*EXERCISE OBJECTIVE*
Find the line that contains "[camera trap, expert-labeled]"; then retype it and each line after it, exactly, through the final line of the data below.

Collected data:
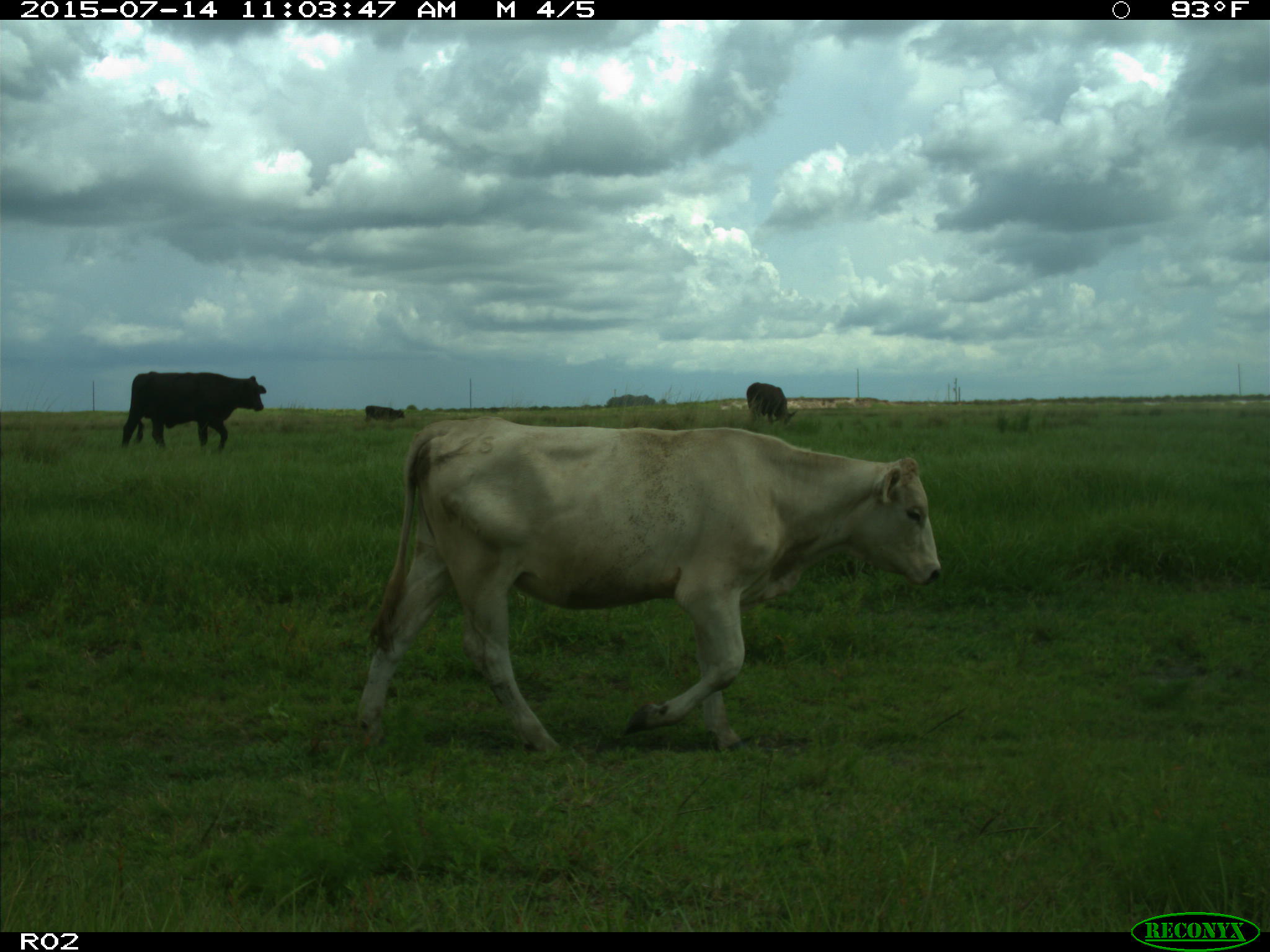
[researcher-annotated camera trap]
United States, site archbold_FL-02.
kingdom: Animalia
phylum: Chordata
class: Mammalia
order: Artiodactyla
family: Bovidae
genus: Bos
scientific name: Bos taurus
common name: domestic cow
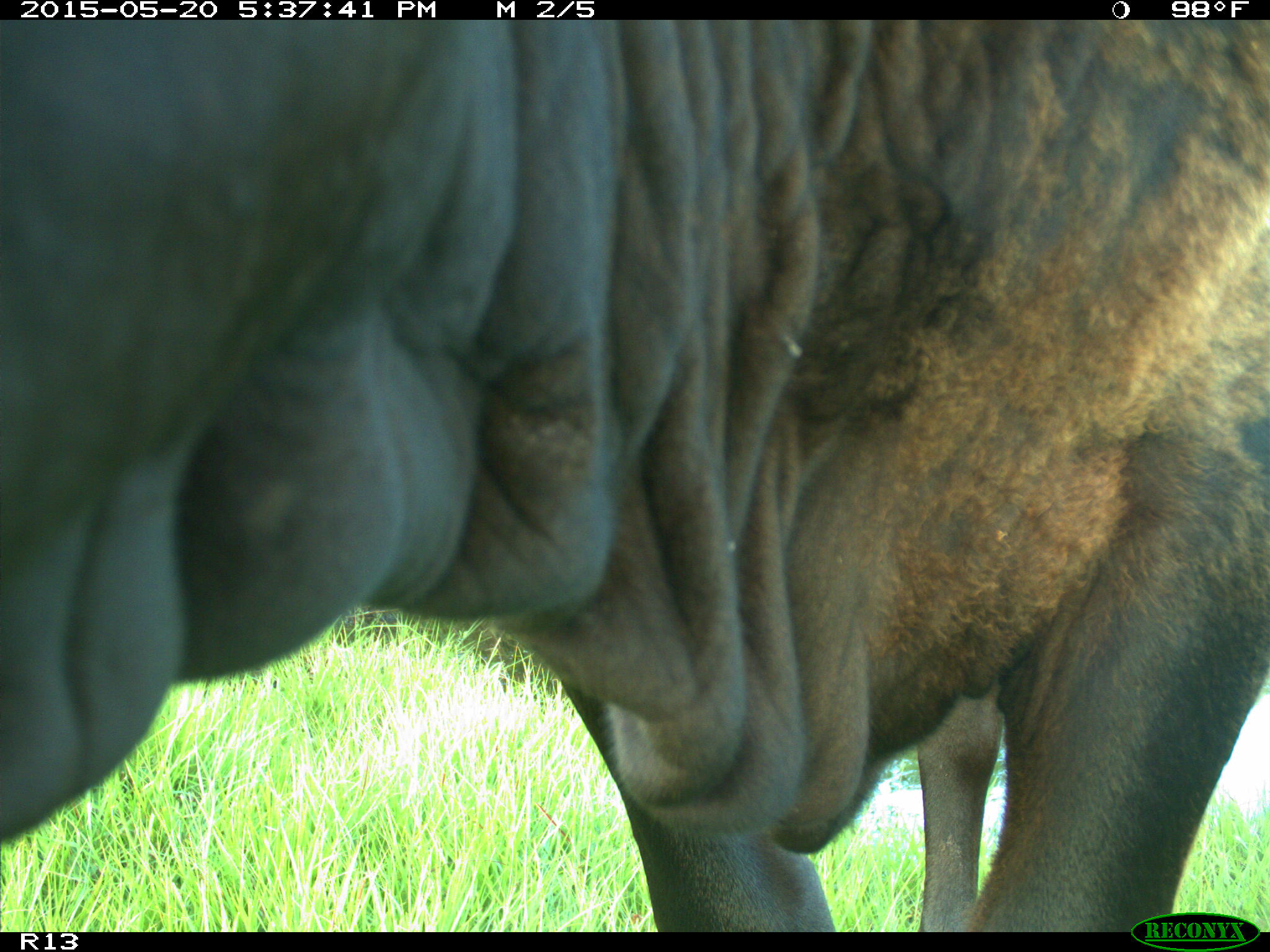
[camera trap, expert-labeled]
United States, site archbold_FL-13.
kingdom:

*RESULT FOR THIS EXERCISE*
[camera trap, expert-labeled]
United States, site archbold_FL-13.
kingdom:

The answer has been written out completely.